Founder Profile
John Deere
Last reviewed: 2026 · By Swet Parvadiya
Background
John Deere was born on February 7, 1804, in Rutland, Vermont, to William Rinold Deere and Sarah Yates. His father disappeared when John was four years old, presumed drowned on a voyage to England, and he was raised in modest circumstances in Middlebury, Vermont. At seventeen, he apprenticed as a blacksmith under Benjamin Lawrence, completing four years of apprenticeship before working as a journeyman craftsman in several Vermont towns. By the early 1830s, mounting debts and limited opportunity in New England prompted his decision to move west to Illinois, where he arrived in Grand Detour in 1836 and established the blacksmith shop that would eventually become one of America's greatest industrial enterprises.
Founding Story
John Deere (1804-1886) was an American blacksmith, inventor, and manufacturer whose invention of the self-scouring steel plow in 1837 transformed prairie agriculture and launched one of the most enduring companies in American industrial history.

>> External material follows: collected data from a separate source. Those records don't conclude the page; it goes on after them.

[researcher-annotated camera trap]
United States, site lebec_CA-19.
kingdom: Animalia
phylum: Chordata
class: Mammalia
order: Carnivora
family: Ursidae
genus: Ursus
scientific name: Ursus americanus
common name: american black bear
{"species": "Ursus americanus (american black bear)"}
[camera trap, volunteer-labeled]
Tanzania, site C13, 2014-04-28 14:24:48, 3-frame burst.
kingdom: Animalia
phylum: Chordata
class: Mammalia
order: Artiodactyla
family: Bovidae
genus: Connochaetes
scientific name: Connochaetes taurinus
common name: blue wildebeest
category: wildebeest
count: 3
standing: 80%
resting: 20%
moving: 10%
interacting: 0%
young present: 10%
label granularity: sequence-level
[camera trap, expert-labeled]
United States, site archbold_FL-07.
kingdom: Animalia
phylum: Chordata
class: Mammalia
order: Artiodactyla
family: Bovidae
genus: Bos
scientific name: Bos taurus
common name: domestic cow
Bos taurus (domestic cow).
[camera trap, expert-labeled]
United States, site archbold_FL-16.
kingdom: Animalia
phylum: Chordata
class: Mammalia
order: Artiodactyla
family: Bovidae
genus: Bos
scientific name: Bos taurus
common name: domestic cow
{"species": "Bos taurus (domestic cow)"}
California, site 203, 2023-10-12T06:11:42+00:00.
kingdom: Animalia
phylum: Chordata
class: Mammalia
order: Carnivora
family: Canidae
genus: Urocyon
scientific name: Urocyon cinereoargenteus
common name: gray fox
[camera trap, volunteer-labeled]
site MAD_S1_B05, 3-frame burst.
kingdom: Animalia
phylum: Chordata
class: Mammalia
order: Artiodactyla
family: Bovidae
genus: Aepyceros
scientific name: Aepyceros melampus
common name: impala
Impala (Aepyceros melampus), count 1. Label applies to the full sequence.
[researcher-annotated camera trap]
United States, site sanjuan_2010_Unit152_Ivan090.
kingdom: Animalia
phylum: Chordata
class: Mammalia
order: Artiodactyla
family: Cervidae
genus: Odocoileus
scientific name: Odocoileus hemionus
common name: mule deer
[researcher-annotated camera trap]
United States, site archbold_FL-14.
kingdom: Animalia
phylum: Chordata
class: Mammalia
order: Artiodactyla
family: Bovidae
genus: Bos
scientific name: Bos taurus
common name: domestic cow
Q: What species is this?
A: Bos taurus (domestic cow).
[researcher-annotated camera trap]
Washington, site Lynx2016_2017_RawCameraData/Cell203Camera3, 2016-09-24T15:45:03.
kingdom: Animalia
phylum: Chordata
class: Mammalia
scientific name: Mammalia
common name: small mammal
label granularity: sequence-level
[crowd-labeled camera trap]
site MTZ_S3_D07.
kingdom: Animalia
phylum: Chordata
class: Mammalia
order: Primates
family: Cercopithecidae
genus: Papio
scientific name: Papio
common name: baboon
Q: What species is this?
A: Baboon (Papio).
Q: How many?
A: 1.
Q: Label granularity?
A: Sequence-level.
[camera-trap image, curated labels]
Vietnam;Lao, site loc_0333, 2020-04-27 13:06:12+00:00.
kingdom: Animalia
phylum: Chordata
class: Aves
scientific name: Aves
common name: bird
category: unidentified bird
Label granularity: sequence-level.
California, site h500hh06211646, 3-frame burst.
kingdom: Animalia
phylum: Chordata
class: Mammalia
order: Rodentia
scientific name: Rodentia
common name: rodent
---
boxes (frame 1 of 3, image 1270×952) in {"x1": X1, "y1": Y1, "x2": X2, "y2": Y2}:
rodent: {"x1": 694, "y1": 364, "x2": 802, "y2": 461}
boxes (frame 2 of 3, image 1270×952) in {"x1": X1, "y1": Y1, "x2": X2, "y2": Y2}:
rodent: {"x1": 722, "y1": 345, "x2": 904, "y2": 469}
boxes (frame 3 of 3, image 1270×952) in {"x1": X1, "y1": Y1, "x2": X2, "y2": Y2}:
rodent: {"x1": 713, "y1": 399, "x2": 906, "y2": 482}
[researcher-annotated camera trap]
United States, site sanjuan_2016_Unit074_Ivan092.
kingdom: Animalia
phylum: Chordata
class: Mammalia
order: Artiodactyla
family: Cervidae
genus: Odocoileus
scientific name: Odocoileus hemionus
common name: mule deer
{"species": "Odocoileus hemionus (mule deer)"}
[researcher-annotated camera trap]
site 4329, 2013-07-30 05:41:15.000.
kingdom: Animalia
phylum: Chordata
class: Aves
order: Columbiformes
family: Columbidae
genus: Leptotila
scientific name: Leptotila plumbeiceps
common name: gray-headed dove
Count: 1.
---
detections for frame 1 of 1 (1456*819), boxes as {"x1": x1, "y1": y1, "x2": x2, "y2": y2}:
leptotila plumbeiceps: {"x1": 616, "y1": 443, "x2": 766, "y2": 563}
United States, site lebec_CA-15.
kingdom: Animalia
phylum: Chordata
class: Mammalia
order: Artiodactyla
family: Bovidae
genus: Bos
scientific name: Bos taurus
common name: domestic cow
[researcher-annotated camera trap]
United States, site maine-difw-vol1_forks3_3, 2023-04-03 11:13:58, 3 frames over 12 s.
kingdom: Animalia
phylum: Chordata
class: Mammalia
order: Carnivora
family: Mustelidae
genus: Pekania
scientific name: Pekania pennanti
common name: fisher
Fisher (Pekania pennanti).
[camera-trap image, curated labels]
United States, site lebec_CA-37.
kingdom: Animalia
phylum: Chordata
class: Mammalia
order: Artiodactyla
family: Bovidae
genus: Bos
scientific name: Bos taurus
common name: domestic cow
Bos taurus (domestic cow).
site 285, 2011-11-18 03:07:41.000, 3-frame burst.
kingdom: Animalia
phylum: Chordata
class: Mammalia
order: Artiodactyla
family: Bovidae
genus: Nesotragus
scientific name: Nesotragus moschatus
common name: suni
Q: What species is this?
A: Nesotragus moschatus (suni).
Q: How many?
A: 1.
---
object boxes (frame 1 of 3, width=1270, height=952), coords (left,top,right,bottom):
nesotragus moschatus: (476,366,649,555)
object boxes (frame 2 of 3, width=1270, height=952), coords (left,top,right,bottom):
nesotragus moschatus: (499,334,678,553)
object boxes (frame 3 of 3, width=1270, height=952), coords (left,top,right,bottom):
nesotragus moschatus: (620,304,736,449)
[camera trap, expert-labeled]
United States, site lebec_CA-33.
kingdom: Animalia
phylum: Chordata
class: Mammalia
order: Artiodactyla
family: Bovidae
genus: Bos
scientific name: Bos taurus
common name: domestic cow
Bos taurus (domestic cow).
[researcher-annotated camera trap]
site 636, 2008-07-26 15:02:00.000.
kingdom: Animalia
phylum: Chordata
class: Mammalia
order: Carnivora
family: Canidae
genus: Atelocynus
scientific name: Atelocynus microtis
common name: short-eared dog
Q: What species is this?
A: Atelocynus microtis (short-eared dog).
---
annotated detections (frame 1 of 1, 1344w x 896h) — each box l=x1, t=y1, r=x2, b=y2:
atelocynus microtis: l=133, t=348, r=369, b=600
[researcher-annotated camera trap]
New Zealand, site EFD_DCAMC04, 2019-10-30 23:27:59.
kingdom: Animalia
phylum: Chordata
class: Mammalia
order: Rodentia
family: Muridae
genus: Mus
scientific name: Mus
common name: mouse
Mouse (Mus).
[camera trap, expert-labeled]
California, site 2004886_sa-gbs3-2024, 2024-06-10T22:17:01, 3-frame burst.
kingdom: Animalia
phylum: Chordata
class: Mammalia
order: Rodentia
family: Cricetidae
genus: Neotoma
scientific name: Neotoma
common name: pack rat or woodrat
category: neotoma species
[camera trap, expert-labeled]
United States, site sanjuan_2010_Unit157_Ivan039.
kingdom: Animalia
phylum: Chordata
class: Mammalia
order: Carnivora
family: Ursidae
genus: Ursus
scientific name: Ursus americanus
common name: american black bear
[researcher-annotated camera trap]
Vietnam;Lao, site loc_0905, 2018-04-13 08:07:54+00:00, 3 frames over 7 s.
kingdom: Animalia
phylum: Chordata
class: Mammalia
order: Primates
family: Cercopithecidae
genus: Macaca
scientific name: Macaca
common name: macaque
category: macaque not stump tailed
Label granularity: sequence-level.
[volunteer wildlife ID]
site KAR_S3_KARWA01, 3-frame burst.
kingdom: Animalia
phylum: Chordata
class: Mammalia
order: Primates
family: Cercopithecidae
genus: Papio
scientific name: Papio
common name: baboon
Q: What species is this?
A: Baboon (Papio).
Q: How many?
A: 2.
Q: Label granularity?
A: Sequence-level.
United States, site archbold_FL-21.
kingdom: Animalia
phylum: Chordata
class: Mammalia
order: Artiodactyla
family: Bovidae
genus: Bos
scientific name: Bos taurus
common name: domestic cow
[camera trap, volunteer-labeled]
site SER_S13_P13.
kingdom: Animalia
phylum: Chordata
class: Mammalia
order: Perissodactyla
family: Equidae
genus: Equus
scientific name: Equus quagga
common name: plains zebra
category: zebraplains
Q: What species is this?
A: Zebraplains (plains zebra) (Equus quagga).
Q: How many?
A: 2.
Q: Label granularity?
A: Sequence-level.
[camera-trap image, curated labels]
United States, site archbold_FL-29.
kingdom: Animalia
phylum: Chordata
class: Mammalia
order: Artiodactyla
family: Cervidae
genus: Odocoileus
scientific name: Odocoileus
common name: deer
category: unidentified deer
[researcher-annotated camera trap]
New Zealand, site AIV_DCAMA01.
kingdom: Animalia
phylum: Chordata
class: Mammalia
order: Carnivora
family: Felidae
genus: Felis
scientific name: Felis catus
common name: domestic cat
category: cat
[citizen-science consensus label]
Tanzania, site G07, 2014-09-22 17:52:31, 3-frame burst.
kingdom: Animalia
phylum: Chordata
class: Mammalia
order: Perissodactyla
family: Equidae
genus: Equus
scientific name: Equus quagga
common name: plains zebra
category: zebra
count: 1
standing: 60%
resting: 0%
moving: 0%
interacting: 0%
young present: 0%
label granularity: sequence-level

A perfectionist craftsman who insisted that every product bearing his name be made of the highest available quality materials, Deere established the brand identity of quality and reliability that has remained central to John Deere's competitive positioning for nearly two centuries. He served as president of Deere & Company from its formal incorporation in 1868 until 1886, when his son Charles assumed the presidency. Deere was also a civic leader in Moline, Illinois, serving as mayor from 1873 to 1875. He died on May 17, 1886, in Moline, having lived long enough to see the company he founded grow into the most important agricultural equipment manufacturer in North America. His famous dictum—that he would never put his name on a product that didn't have the best that was in it—remains a guiding principle in Deere & Company's operational culture today.